> **SET EXERCISE**: Exactly reproduce the lines beginning with the line that includes "Given the photograph" and ending with the last line of the data.

· · · · ·

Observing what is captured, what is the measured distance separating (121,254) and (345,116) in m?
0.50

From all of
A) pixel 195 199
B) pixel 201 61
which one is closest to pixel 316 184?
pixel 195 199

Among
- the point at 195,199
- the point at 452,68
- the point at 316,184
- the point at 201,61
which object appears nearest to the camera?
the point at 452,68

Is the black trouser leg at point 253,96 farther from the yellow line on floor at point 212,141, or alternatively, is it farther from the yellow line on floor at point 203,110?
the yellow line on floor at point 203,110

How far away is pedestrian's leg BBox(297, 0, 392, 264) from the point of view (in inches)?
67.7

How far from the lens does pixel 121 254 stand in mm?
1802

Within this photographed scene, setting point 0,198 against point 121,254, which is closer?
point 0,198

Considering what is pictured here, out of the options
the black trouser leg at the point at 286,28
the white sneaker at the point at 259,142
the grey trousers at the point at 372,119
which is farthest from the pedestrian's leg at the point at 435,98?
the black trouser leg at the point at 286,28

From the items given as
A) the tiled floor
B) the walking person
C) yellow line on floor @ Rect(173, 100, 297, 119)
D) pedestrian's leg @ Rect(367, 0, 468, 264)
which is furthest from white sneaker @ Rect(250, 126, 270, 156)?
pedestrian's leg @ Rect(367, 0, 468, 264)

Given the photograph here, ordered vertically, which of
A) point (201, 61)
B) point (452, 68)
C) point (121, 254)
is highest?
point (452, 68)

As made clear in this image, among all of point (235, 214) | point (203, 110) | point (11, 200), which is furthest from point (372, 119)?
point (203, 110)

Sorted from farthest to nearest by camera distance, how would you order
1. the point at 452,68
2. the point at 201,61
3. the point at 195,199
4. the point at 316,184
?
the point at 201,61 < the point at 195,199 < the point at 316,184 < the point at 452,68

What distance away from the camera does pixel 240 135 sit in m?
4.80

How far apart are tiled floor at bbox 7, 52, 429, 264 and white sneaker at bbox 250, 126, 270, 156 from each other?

· · · · ·

> **TASK RESPONSE**:
Given the photograph here, ordered vertically, which of
A) point (201, 61)
B) point (452, 68)
C) point (121, 254)
is highest?
point (452, 68)

As made clear in this image, among all of point (235, 214) | point (203, 110) | point (11, 200), which is furthest from point (372, 119)?
point (203, 110)

Sorted from farthest to nearest by camera distance, how would you order
1. the point at 452,68
2. the point at 201,61
3. the point at 195,199
4. the point at 316,184
?
the point at 201,61 < the point at 195,199 < the point at 316,184 < the point at 452,68

What distance away from the camera does pixel 240 135 sit in m?
4.80

How far apart are tiled floor at bbox 7, 52, 429, 264 and white sneaker at bbox 250, 126, 270, 156 from each other?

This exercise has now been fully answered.